Misunderstanding of dirac measure in conjunction with point process While trying to understand random measures and random counting measures, I find myself continually running into a misunderstanding of the dirac function. Although helpful, the answers for Question for understanding definition of point process lacked some explanation I find I need.
I understand that the dirac measure is defined as
$$\delta_{x}(A) = \left\{\begin{aligned}
&1 &&: x\in A\\
&0 &&: x\notin A
\end{aligned}
\right.$$
where $x\in X$, $A\in \Sigma$ and $(X, \Sigma)$ is a measurable space.
From Wikipedia, a point process or random counting measure is a random measure of the form
$$\mu = \sum_{n=1}^{N}\delta_{X_{n}}$$
where $\delta$ is the Dirac measure and $X_{n}$ are random variables.
My main issue is with $\delta_{X_{n}}$. Since $\mu$ is a measurable function from some probability space $(\Omega, F, P)$ to a set of measures on the borel $\sigma$-algebra of the complete separable metric space $X$, what is the interpretation of $\delta_{X_{n}}(\omega)$ where $\omega\in\Omega$?
 A: Upon further reading and discussion with another user in the comments section, I believe I have come up with a (somewhat) good understanding of the meaning of the dirac measure and the function
$$\mu = \sum^{N}_{n=1}\delta_{X_{n}}$$
The following definition is taken from https://en.wikipedia.org/wiki/Random_measure restricted to the case where $X=\mathbb{R}^{d}$, although it can be more general than this.
Given $X = \mathbb{R}^{d}$ for some $d\in \mathbb{N}$, $\mathcal{B}(X)$ the borel $\sigma$-algebra on $X$, and a probability space $(\Omega, \mathcal{F}, P)$, a random measure is a measurable function $\mu: \Omega \rightarrow \mathfrak{N}$ from $(\Omega, \mathcal{F}, P)$ to the measurable space $(M_{X}, \mathcal{B}(M_{x}))$, where $M_{X}$ is the set of all boundedly finite measures on $\mathcal{B}(X)$.
A random counting measure is a random measure $\mu$ of the form
$$\mu = \sum^{N}_{n=1}\delta_{X_{n}}$$
where $N$ is an integer-valued random variable (from $(\Omega, \mathcal{F}) \rightarrow (\mathbb{R}, \mathcal{P}(\mathbb{R}))$) and the $X_{n}$ are random variables (from $(\Omega, \mathcal{F}) \rightarrow (\mathbb{R}, \mathcal{B}(\mathbb{R}))$).
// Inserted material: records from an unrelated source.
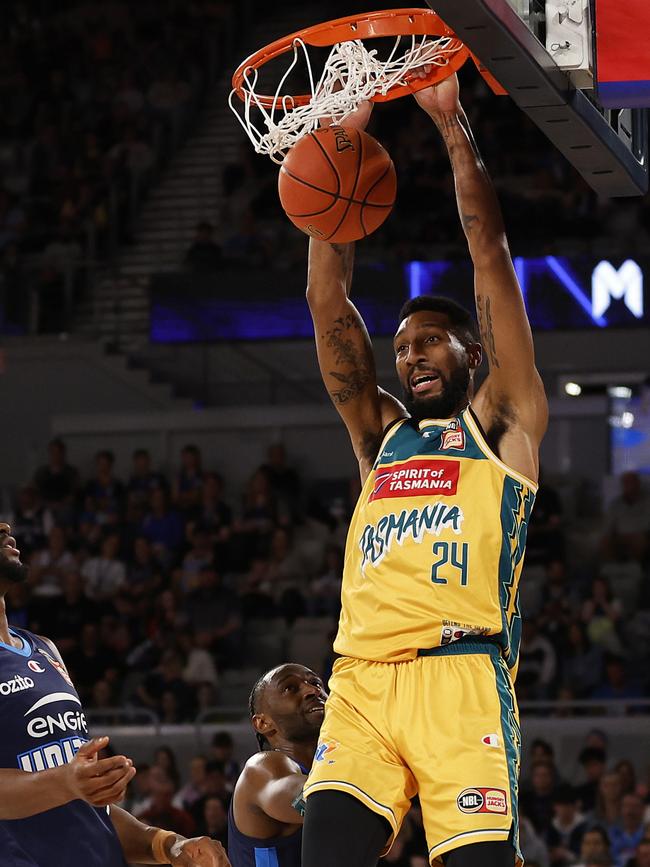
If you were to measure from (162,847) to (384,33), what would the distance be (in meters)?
2.59

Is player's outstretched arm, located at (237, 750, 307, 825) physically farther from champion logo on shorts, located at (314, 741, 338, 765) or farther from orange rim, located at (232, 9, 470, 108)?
orange rim, located at (232, 9, 470, 108)

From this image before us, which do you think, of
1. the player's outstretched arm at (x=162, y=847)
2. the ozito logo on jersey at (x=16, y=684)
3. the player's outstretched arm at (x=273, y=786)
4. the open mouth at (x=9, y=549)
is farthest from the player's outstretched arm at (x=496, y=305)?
the ozito logo on jersey at (x=16, y=684)

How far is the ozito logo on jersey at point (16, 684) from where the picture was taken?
4859 millimetres

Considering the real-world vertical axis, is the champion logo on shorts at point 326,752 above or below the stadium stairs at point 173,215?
below

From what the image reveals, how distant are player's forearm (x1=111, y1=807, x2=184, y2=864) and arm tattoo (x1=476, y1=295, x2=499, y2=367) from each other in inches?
72.2

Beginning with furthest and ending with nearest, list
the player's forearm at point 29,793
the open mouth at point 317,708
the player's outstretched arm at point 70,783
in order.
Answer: the open mouth at point 317,708 < the player's forearm at point 29,793 < the player's outstretched arm at point 70,783

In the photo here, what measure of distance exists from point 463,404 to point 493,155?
40.3 feet

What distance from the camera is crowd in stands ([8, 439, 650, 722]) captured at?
39.8 feet

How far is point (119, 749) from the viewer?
11828mm

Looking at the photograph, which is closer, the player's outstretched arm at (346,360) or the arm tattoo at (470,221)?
the arm tattoo at (470,221)

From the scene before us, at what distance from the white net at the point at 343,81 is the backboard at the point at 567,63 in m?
0.50

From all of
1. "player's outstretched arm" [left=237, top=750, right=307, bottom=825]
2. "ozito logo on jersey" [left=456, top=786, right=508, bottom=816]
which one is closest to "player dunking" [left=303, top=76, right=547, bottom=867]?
"ozito logo on jersey" [left=456, top=786, right=508, bottom=816]

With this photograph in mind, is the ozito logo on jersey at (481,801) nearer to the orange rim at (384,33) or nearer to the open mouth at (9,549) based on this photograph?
the open mouth at (9,549)

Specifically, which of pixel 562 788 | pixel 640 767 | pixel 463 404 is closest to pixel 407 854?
pixel 562 788
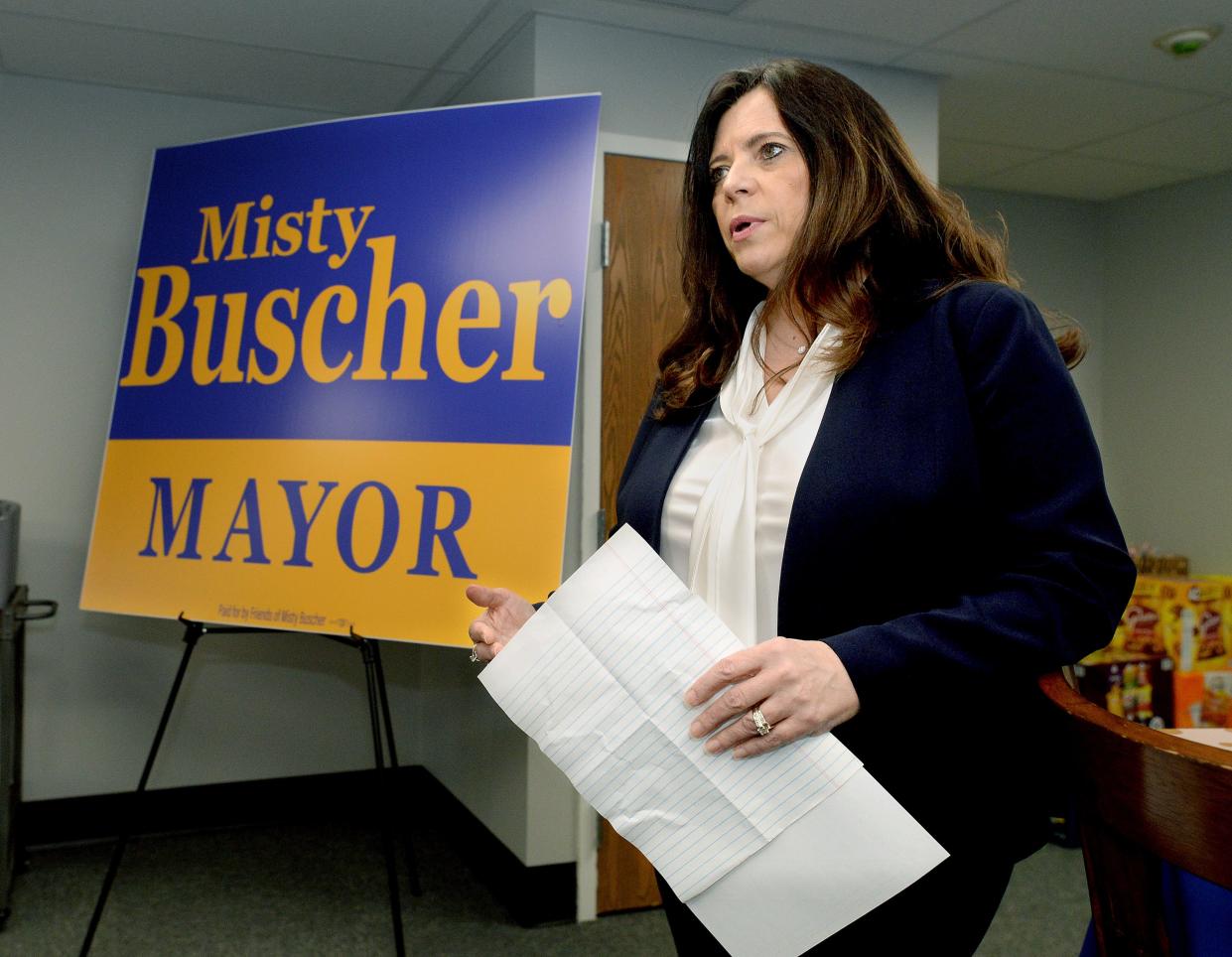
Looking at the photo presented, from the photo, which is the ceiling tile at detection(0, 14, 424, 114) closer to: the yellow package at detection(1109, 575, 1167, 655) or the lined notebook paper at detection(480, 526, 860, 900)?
the lined notebook paper at detection(480, 526, 860, 900)

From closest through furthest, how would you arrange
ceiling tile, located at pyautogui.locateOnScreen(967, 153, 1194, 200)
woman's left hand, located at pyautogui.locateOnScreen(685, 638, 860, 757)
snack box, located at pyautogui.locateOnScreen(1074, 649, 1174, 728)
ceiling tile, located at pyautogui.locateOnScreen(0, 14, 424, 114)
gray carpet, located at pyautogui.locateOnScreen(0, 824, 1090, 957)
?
woman's left hand, located at pyautogui.locateOnScreen(685, 638, 860, 757)
gray carpet, located at pyautogui.locateOnScreen(0, 824, 1090, 957)
ceiling tile, located at pyautogui.locateOnScreen(0, 14, 424, 114)
snack box, located at pyautogui.locateOnScreen(1074, 649, 1174, 728)
ceiling tile, located at pyautogui.locateOnScreen(967, 153, 1194, 200)

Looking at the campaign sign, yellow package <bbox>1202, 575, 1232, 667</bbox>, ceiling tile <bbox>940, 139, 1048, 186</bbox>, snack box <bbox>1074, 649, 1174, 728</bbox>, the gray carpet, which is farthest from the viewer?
ceiling tile <bbox>940, 139, 1048, 186</bbox>

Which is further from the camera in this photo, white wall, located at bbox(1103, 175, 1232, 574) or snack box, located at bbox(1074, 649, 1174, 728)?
white wall, located at bbox(1103, 175, 1232, 574)

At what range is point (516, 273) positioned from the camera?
2.44 metres

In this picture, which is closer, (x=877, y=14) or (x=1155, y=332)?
(x=877, y=14)

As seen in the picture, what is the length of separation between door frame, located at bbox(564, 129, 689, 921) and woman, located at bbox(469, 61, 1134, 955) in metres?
1.79

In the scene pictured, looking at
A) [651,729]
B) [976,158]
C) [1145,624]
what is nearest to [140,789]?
[651,729]

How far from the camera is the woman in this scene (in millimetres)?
868

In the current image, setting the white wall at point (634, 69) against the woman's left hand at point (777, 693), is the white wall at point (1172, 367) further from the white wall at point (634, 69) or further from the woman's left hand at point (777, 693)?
the woman's left hand at point (777, 693)

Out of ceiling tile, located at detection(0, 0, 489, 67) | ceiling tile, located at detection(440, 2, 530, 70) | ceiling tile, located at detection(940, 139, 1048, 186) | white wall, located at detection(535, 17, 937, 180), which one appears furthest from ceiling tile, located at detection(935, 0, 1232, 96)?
ceiling tile, located at detection(0, 0, 489, 67)

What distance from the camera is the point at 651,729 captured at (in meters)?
0.89

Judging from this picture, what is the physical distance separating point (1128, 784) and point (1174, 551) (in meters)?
4.30

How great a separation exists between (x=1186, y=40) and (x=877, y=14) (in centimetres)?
87

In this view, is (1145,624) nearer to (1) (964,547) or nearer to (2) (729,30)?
(2) (729,30)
For any $\omega\in \Omega$, we have
$$\mu(\omega) = \sum^{N(\omega)}_{n=1}\delta_{X_{n}(\omega)}$$
where $N(\omega)\in\mathbb{N}$ and for all $B\in \mathcal{B}(X)$
$$\delta_{X_{n}(\omega)}(B) = \left\{\begin{aligned}
&1 &&: X_{n}(\omega)\in B\\
&0 &&: X_{n}(\omega)\notin B
\end{aligned}
\right.$$